112
Строки 840-872: два способа писанья
В сущности — три, если вспомнить о наиважнейшем способе: положиться на отблески и отголоски подсознательного мира, на его "немые команды" (строка 871).
113
Строка 873: лучший срок
В то время, как мой дорогой друг начинал этой строкой стопку карточек, которую ему предстояло исписать 20 июля (с семьдесят первой по семьдесят восьмую, последняя строка — 948), Градус всходил в аэропорту Орли на борт реактивного самолета, пристегивал ремень, читал газету, возносился, парил, пачкал небеса.
114
Строки 887-888: Коль мой биограф будет слишком сух или несведущ
Слишком сух? Или несведущ? Знал бы мой бедный друг загодя, кто станет его биографом, он обошелся бы без этих оговорок. На самом деле, я даже имел удовольствие свидетельствовать (одним мартовским утром) обряд, описанный им в следующих строках. Я собрался в Вашингтон и перед самым отъездом вспомнил, что он просил меня что-то такое выяснить в Библиотеке Конгресса. В моем сознании и посейчас отчетливо звучит неприветливый голос Сибил: "Но Джон не может принять вас, он сидит в ванне", — и хриплый рев Джона из ванной комнаты: "Да пусть войдет, Сибил, не изнасилует же он меня!". Однако ни я, ни он — не сумели припомнить, что именно мне надлежало узнать.
115
Строка 894: король
В первые месяцы Земблянской революции портреты короля частенько появлялись в Америке. Время от времени какой-нибудь университетский приставала, обладатель настырной памяти, или клубная дама из тех, что вечно привязывались к Шейду и к его чудаковатому другу, спрашивали меня с глуповатой многозначительностью, обыкновенной в подобных случаях, говорил ли мне кто-либо, до чего я похож на несчастного монарха. Я отвечал в том духе, что "все китайцы на одно лицо", и старался переменить разговор. Но вот однажды, в гостиной преподавательского клуба, где я посиживал в кругу коллег, мне довелось испытать особенно стеснительный натиск. Заезжий немецкий лектор из Оксфорда без устали твердил — то в голос, то шепотом, — об "абсолютно неслыханном" сходстве, а когда я небрежно заметил, что все зембляне, отпуская бороду, становятся похожи один на другого, — и что в сущности название "Зембла" происходит не от испорченного русского слова "земля", а от "Semblerland" — страна отражений или подобий, — мой мучитель сказал: "О да, но король Карл не носил бороды, и все же вы с ним совсем на одно лицо! Я имел честь [добавил он] сидеть в нескольких ярдах от королевской ложи на Спортивном фестивале в Онгаве в пятьдесят шестом году, мы там были с женой, она родом из Швеции. У нас есть дома его фотография, а ее сестра коротко знала мать одного из его пажей, очень интересная была женщина. Да неужели же вы не видите [чуть ли не дергая Шейда за лацкан] поразительного сходства их черт, — верхняя часть лица и глаза, о да, глаза и переносица?"

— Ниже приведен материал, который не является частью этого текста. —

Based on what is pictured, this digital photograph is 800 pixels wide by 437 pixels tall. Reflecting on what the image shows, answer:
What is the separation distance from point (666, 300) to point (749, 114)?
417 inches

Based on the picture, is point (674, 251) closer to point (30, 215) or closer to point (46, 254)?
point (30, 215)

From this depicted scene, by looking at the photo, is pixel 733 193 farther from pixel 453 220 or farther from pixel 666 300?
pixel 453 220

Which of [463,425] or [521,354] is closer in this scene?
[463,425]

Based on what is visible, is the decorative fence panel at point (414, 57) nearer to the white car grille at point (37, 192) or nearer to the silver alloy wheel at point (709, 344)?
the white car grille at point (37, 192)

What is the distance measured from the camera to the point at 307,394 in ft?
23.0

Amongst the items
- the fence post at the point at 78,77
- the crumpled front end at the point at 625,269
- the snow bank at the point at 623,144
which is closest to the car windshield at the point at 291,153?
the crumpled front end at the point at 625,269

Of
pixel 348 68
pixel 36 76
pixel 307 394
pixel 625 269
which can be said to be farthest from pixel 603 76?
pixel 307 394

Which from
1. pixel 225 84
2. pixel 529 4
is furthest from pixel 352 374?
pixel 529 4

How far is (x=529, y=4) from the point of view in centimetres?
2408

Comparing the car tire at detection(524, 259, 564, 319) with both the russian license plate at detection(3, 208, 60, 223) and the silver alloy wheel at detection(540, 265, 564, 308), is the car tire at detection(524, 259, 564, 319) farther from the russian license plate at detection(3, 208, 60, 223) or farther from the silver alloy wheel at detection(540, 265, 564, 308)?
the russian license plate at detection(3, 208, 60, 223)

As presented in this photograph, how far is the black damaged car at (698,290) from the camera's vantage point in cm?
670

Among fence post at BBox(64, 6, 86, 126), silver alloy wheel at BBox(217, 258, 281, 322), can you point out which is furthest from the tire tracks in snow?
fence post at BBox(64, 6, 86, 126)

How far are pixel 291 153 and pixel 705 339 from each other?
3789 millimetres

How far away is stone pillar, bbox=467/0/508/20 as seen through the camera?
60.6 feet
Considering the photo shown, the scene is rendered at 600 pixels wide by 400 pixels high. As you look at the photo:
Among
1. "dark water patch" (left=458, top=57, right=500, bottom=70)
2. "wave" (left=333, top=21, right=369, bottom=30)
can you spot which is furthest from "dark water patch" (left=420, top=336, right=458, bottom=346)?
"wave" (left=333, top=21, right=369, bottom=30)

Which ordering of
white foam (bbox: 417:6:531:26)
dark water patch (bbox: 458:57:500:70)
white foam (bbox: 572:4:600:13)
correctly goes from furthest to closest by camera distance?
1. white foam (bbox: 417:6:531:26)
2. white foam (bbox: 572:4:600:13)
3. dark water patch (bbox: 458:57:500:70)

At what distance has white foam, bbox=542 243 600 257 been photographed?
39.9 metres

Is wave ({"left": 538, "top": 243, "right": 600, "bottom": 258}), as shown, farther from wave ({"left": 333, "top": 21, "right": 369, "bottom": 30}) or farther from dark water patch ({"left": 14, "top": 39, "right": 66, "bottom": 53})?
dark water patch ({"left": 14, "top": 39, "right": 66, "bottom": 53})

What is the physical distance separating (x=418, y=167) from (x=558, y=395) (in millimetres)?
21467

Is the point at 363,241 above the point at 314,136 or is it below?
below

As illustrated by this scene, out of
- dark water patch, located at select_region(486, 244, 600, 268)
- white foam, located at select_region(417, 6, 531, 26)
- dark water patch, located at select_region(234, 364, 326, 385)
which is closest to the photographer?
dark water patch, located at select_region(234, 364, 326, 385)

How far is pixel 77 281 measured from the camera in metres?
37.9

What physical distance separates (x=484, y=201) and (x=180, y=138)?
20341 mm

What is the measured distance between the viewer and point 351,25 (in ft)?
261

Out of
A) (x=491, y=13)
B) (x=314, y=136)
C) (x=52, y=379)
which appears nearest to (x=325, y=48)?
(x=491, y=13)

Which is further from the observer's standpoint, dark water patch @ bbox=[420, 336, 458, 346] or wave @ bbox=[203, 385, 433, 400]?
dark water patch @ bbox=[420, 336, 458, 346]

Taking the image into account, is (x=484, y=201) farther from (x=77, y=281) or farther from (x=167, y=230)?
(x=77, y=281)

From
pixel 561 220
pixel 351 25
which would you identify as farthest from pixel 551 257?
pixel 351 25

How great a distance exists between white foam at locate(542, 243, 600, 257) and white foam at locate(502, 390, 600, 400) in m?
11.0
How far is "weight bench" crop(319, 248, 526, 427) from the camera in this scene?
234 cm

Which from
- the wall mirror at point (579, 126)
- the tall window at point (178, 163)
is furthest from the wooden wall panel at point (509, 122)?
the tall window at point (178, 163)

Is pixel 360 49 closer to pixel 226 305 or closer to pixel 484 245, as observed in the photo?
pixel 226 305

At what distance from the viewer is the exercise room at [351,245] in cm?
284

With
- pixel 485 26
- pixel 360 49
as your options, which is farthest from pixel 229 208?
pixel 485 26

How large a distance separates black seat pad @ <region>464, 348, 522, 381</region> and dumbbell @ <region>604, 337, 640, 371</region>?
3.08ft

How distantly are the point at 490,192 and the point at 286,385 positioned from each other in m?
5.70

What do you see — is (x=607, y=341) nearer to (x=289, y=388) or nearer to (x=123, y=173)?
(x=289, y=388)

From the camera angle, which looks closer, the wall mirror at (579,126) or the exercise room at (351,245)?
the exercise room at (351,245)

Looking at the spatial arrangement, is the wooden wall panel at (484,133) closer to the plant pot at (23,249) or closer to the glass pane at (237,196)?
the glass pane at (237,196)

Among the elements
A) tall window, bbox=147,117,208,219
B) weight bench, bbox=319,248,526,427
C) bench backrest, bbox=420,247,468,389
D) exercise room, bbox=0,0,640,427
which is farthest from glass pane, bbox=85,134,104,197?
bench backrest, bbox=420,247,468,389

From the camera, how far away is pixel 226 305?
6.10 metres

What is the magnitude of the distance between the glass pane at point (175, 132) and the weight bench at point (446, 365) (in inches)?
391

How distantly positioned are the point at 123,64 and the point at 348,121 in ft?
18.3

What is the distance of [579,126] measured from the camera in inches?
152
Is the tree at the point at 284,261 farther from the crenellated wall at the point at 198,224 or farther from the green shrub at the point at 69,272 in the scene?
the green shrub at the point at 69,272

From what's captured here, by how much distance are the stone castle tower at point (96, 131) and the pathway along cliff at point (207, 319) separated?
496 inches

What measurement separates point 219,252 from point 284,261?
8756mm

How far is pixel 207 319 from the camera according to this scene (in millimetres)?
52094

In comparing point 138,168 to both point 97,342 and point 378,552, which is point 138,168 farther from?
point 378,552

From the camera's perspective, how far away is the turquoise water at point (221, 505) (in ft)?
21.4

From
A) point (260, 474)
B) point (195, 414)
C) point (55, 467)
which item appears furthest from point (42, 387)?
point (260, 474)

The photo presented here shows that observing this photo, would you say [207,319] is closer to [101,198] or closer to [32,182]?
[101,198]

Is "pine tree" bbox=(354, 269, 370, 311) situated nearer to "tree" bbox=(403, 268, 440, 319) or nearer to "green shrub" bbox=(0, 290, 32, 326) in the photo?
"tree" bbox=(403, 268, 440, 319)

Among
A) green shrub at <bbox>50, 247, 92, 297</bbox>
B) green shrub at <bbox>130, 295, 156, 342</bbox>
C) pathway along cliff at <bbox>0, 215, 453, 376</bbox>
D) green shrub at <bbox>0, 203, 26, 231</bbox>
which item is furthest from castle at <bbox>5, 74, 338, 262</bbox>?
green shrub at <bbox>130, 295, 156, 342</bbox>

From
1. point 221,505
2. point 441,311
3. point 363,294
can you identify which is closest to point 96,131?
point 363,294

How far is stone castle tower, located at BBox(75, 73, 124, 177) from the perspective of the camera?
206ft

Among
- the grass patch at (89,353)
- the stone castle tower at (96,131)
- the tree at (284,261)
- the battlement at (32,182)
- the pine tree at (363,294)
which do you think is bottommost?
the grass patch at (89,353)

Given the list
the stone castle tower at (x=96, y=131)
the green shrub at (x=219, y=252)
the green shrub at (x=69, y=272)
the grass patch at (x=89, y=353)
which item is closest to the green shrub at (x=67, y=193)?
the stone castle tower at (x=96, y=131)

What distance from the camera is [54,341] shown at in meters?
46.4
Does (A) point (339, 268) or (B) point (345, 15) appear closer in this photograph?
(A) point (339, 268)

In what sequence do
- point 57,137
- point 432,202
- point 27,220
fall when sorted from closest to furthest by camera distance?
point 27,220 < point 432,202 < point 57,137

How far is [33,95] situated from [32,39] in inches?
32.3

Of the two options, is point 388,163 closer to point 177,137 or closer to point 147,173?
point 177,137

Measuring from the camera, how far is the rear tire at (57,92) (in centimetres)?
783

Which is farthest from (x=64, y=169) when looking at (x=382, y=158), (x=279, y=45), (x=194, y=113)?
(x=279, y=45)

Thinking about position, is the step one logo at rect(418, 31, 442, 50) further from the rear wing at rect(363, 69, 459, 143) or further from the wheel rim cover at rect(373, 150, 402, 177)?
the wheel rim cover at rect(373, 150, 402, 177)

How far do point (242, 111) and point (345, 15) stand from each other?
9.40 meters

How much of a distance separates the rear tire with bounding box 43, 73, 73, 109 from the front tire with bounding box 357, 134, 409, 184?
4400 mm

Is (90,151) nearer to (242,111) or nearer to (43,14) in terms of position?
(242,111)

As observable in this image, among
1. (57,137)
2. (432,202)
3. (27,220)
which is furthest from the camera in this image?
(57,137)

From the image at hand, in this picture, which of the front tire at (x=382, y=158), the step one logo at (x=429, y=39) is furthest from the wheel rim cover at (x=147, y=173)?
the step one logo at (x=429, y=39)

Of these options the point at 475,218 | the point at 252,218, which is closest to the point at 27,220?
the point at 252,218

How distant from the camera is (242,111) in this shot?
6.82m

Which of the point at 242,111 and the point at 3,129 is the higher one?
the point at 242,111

— Отнюдь, сэр, — сказал Шейд, переложив ногу на ногу и по обыкновению слегка откачнувшись в кресле перед тем, как что-то изречь, — ни малейшего сходства. Сходства — это лишь тени различий. Различные люди усматривают различные сходства и сходные различия.
Добрейший Неточка, во всю эту беседу хранивший на удивление несчастный вид, тихо заметил, как тягостна мысль, что такой "приятный правитель" скорее всего погиб в заключении.
Тут в разговор ввязался профессор физики. Он был из так называемых "розовых" и веровал во все, во что веруют так называемые "розовые" (в прогрессивное образование, в неподкупность всякого, кто шпионит для русских, в радиоактивные осадки, порождаемые исключительно взрывами, производимыми США, в существование в недавнем прошлом "эры Маккарти", в советские достижения, включая "Доктора Живаго", и в прочее в том же роде): "Ваши сожаления безосновательны, — сказал он. — Как известно, этот жалкий правитель сбежал, переодевшись монахиней, но какова бы ни была или ни есть его участь, народу Земблы она безразлична. История отвергла его — вот и вся его эпитафия".
Шейд: "Истинная правда, сэр. В должное время история отвергает всякого. Но мертв король или жив не менее вас и Кинбота, давайте все-таки с уважением относиться к фактам. Я знаю от него [указывая на меня], что широко распространенные бредни насчет монахини — это всего лишь пошлая проэкстремистская байка. Экстремисты и их друзья, чтобы скрыть свой конфуз, выдумывают разный вздор, а истина состоит в том, что король ушел из дворца, пересек горы и покинул страну не в черном облачении поблекшей старой девы, но, словно атлет, затянутым в алую шерсть".